An 8 shot 627 would also be a fun/useful pistol. My first .357 was a M27 6" and I ran untold numbers of full house .357s through it. Excellent accuracy and durability. You might be able to find one of these gems on the used gun market in like new condition but it will come at a premium. (worth every penny)
Do not waste your money on a Tarus. Ignore the Colt Python as well as they have more value as collector pieces than they do as shooters (not for extended use with heavy magnum ammo) The Ruger GP 100 is worth considering they shoot well and are durable but not in the league of the older S&W guns.
I think the issue of the Model 19 or 66 not being designed for a steady diet of .357 loads works out well for most 357 owners.
These guns were designed to use .357 Magnum loads for duty, and .38 Special for qualification and practice. This is exactly how most owners wind up shooting these guns as well. A few 357 loads for practice, but most practice, target shooting and plinking is done with much milder .38 Specials. Indeed, this is what I have done with my Model 19. I bought it used from an owner who did competitive shooting with .38 Specials, then I've put several cases of .38 wadcutters through it myself. It's tens of thousands of rounds .38 though it and maybe a thousand 357, if that. It still locks up tight and the only repair in all that time was a broken firing pin tip.
For a steady diet of hot 357 loads, I switch to a heavier frame. Currently I only have two heavy frame 357s. A S&W Registered Magnum from 1936 that is a collector gun and does not get shot much, and an 8-3/8" S&W Model 27. Have also had Model 28s and other 27s over the years. These big N frame guns (as well as the intermediate L frames like the 586 and 686) are the way to go if you are going to shoot a boatload of 357 cartridges. Not only are these guns designed for that, but their size and mass makes them more pleasant to shoot. On the other hand, their size and mass makes them less of a joy to carry, which is exactly why the Model 19 came about in the first place. (Bill Jordon, who suggested the idea for the Model 19 to S&W, proclaimed it as the "peace officer's dream".)
So a choice needs to be made. In no particular order... Your shooting style - almost all 357 loads, or mostly 38 Specials with some 357 loads? Do you want a lighter or heavier gun on your hip? Do you want to hold a lighter or heavier gun?
Note that barrel length is not a big factor for the above decisions, but stands on its own, because you can get the lighter Model 19 in 2.5", 4" and 6" (and there are some uncommon 3" out there if you want to pay collector prices). The bigger guns have similar lengths plus the 8-3/8" barrels as well. The 4" models are nice to carry because even in a belt holster they are car seat friendly. 6" the holster needs to be able to twist a bit, usually a narrow belt allows the larger holster loop to twist enough. The 8" barrels are a pain, and often work best in a shoulder holster or with a separate belt that can be removed.

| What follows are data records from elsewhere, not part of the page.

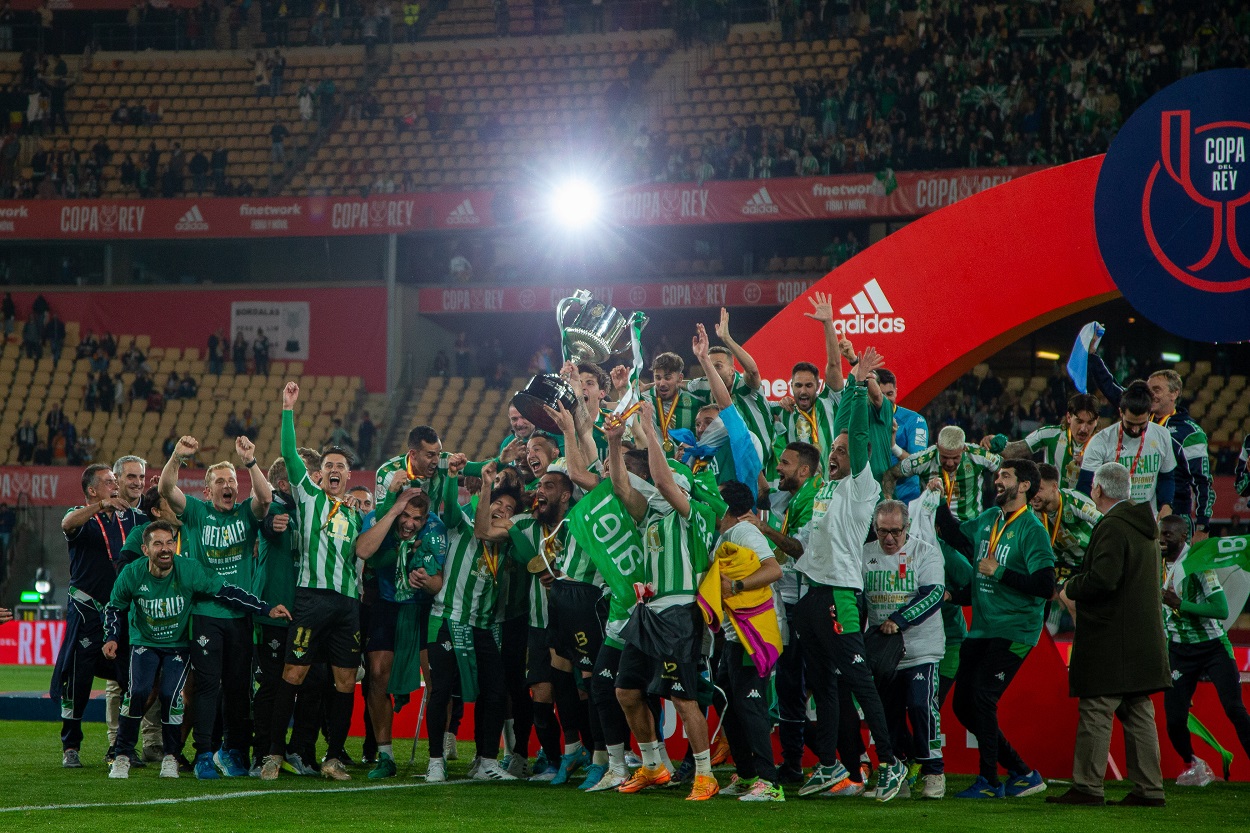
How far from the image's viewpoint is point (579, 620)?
8289 millimetres

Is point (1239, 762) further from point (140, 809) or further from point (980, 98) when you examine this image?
point (980, 98)

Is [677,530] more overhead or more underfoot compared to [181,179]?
more underfoot

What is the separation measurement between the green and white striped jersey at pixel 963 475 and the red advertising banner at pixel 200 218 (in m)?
20.4

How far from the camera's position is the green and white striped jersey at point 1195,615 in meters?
8.70

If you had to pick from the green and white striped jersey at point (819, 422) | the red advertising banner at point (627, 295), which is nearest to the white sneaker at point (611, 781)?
the green and white striped jersey at point (819, 422)

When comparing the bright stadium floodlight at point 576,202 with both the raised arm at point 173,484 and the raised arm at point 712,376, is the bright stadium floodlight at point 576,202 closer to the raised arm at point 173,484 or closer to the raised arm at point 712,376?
the raised arm at point 712,376

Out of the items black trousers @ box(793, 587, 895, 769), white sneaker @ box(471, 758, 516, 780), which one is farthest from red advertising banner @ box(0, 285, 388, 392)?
black trousers @ box(793, 587, 895, 769)

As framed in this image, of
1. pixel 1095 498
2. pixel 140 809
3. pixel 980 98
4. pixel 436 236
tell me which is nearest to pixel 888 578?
pixel 1095 498

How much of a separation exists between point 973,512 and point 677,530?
2.56 m

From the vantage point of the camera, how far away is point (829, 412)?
954cm

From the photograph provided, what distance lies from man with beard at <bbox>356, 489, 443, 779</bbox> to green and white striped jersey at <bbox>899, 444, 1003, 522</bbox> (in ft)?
10.4

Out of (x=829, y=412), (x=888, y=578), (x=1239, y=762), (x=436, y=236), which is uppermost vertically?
(x=436, y=236)

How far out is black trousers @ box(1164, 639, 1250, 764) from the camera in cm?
857

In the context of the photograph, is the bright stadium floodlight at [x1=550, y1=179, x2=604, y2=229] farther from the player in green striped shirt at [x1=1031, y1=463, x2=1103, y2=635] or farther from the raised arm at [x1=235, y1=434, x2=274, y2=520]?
the player in green striped shirt at [x1=1031, y1=463, x2=1103, y2=635]
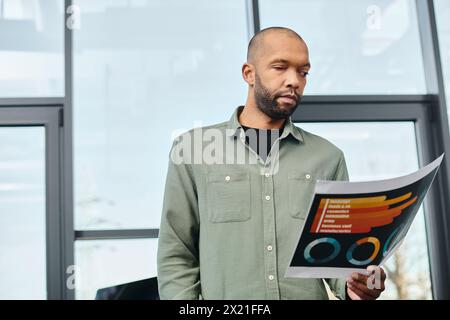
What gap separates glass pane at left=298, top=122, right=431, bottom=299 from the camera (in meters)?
2.68

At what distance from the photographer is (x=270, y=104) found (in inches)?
54.4

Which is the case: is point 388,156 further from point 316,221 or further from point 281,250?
point 316,221

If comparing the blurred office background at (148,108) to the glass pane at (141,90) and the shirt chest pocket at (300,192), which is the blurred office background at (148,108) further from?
the shirt chest pocket at (300,192)

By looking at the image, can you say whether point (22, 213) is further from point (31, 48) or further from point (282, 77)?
point (282, 77)

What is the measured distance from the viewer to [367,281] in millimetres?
1175

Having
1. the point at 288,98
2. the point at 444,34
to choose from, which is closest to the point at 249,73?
the point at 288,98

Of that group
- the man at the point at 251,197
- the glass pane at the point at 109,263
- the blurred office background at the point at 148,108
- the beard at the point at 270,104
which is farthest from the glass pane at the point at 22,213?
the beard at the point at 270,104

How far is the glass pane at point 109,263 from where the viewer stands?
2516 mm

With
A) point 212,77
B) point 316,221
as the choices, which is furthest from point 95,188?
point 316,221

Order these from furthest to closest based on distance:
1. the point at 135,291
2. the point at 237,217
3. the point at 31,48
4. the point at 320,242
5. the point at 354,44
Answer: the point at 354,44 → the point at 31,48 → the point at 135,291 → the point at 237,217 → the point at 320,242

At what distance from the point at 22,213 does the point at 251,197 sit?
151 cm

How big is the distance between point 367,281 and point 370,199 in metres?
0.18

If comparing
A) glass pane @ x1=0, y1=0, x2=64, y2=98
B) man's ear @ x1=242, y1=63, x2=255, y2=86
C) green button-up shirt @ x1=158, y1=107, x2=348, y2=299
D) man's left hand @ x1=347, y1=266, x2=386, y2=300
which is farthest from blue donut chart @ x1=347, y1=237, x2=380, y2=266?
glass pane @ x1=0, y1=0, x2=64, y2=98

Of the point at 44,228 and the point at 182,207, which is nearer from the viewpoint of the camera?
the point at 182,207
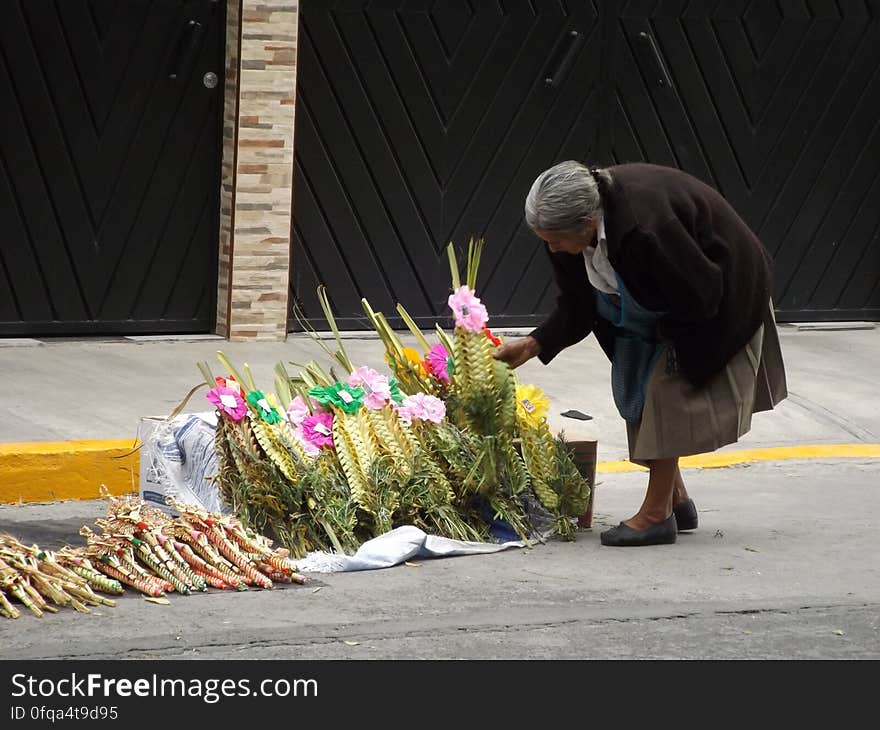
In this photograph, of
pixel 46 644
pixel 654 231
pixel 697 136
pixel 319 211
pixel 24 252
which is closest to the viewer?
pixel 46 644

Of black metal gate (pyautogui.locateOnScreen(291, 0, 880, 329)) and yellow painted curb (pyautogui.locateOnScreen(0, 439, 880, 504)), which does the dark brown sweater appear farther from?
black metal gate (pyautogui.locateOnScreen(291, 0, 880, 329))

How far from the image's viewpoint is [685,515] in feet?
21.7

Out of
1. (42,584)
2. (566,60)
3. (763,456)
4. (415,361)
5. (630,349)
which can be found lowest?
(763,456)

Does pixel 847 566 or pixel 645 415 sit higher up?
pixel 645 415

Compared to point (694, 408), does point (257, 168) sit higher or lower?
higher

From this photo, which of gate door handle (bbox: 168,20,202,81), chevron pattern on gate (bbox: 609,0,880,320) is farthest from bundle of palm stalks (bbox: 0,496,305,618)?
chevron pattern on gate (bbox: 609,0,880,320)

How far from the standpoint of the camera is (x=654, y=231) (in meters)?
5.79

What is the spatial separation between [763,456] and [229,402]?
125 inches

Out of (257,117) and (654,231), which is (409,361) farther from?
(257,117)

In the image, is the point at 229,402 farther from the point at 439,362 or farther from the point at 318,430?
the point at 439,362

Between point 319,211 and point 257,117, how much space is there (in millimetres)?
761

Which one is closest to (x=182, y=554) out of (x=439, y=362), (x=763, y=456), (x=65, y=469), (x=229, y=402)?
(x=229, y=402)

And as noted, there are other guns out there besides S&W. Ruger makes light and heavy .357s in double action, plus some very stout single actions. Colt made some nice but expensive Single Action Army models in 357 and probably still does, and there are definitely clones of them, but if you think the Model 19 issue is a factor, I'd consider that as well for the Colts and their clones. Dan Wesson has a tensioned barrel noted for accuracy, but many just don't care that much for the gun itself, and the resell value drops like a stone.